Tagli che in tre anni arrivano a 8 miliardi.
Sì: è la distruzione della scuola pubblica. E intanto la vergogna è che per la scuola privata trovano i soldi: un miliardo e mezzo di euro.
Ha iniziato la protesta a Palermo, ora è a Roma: perché?
Abbiamo fatto un presidio di fronte alla Camera,a Montecitorio, perché ci vedano i politici. Domani (oggi per chi legge, ndr.) ci sarà una manifestazione di tutti i precari del nostro settore.
La ministra Gelmini vi ha accusato di essere solo pochi manifestanti politicizzati...
Ci ha detto che noi quattro che abbiamo fatto lo sciopero della fame siamo stai manipolati da qualche partitino. Ma non è vero, io davanti a me non ho mai voluto nessuna bandiera. La mia bandiera è la mia persona e quella dell’Italia.
Cosa chiedete al governo?
Chiediamo alla Gelmini di ripensarci. Di investire nella scuola pubblica, non in quella privata che fa diventare il ricco più ricco.
Ma se non ci fossero stati questi tagli, lei avrebbe lavorato?

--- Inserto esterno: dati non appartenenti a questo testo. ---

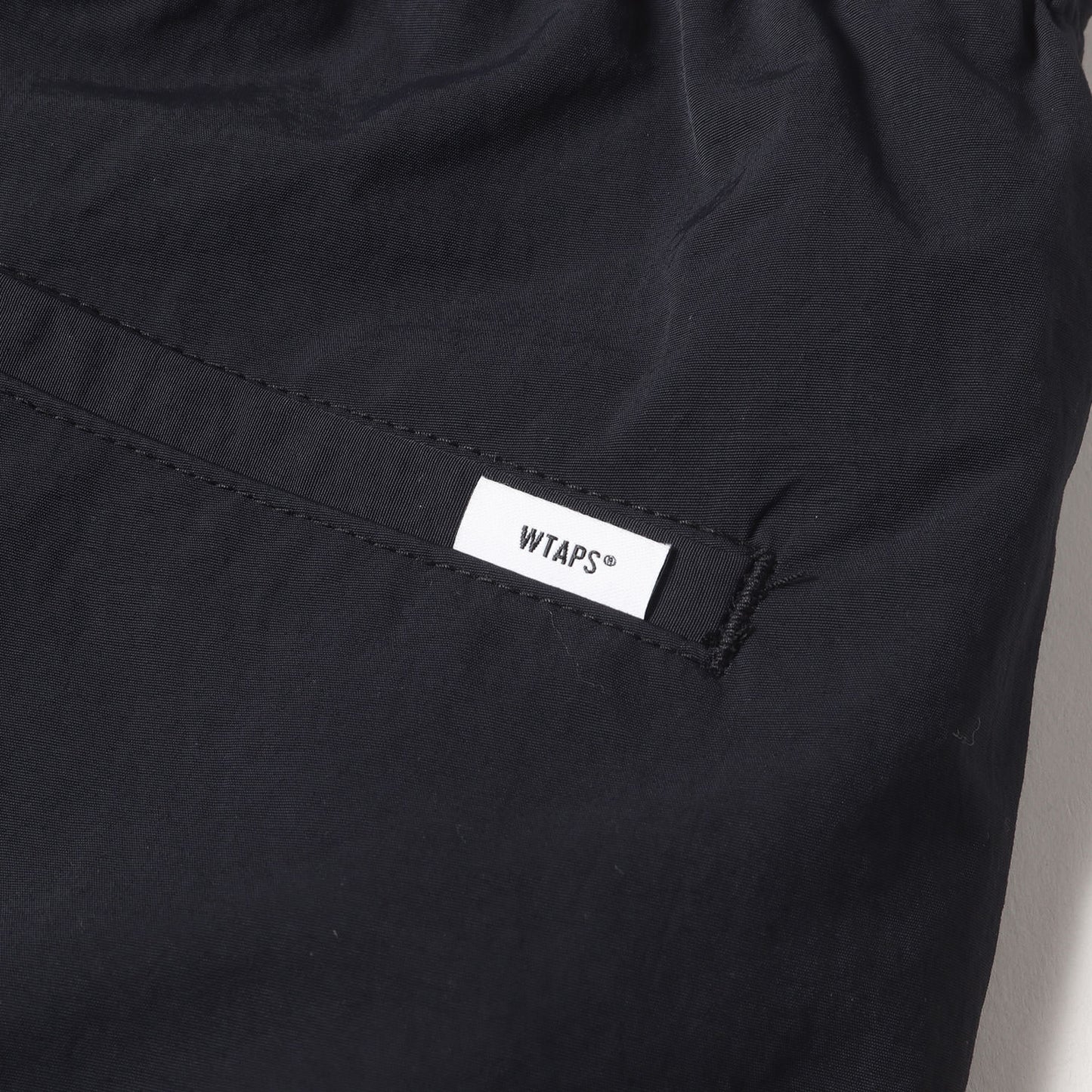 24AW ブランドロゴ刺繍 ナイロン トラックパンツ(SPST2002 /TROUSERS / NYLON. TUSSAH)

Sì, probabilmente sì. Ma io sono venuto qui a Roma, dopo che mi hanno dimesso dall’ospedale, non solo per me, ma per la scuola. Ho raccolto 65 euro, perché io di soldi non ne ho, ho fatto il biglietto e ho messo la mia persona a disposizione.
La ministra dice anche che nella scuola c’erano troppi precari, persone di cui non c’era bisogno, illuse dai precedenti governi.

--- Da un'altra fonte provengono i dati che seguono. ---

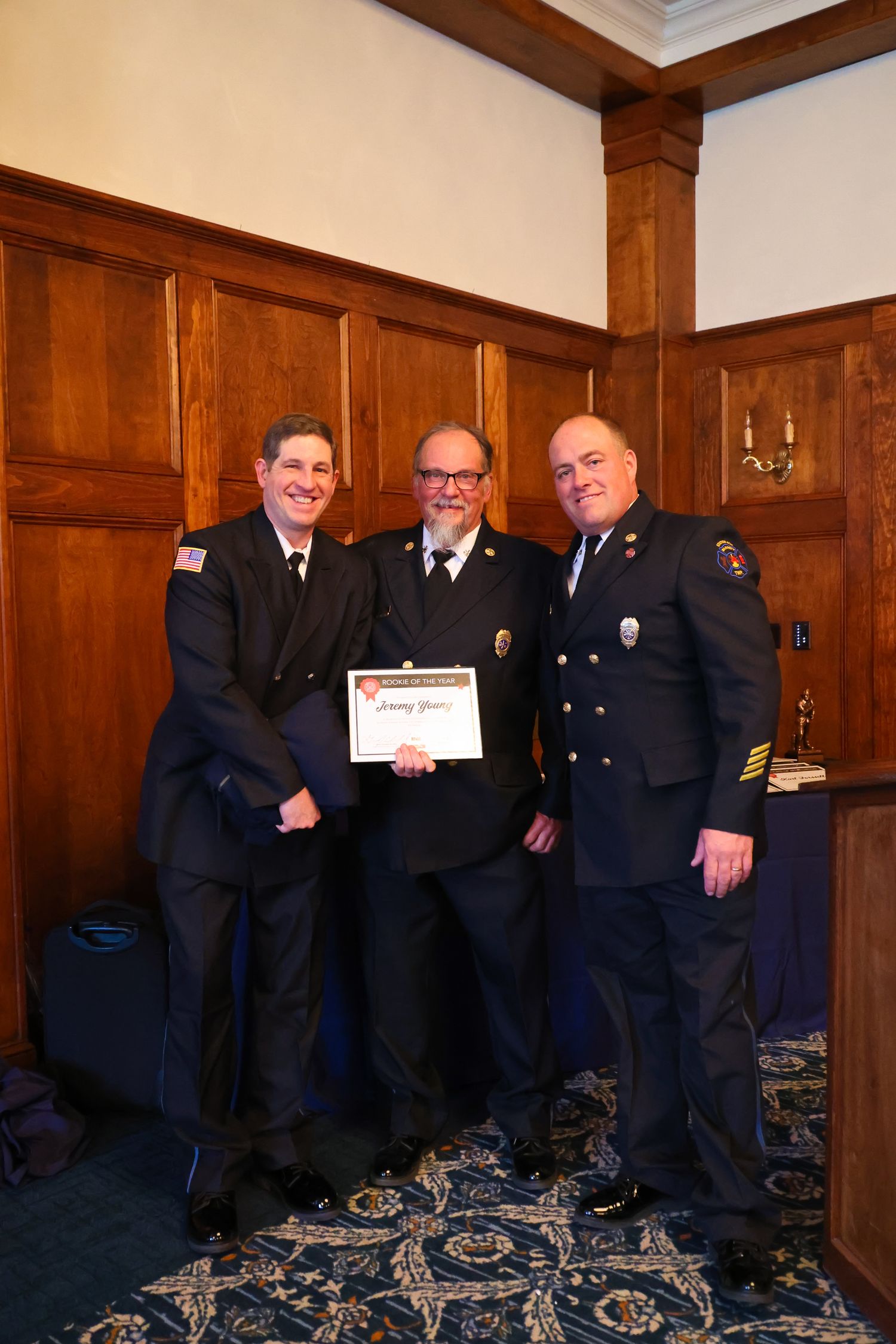 A group of uniformed fire officials stand together in a wood-paneled room with ornate blue carpeting.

Non è vero. Abbiamo un bidello a piano, uno ogni 800 alunni. Ci sono maestre che devono fare didattica con 33 alunni e due disabili, spesso senza sostegno: ma come fanno? Così la scuola diventa un campo di concentramento. Lo Stato non si deve permettere di fare tagli nella sanità e nella scuola pubblica: sono due comparti troppo importanti. La scuola è il futuro: senza finisce tutto.
E lei intanto come fa?
Mi ha aiutato la Caritas, mi ha pagato qualche bollettina della luce. Sa, una persona perde di dignità... ma la vergogna non è mia, è di chi ci governa.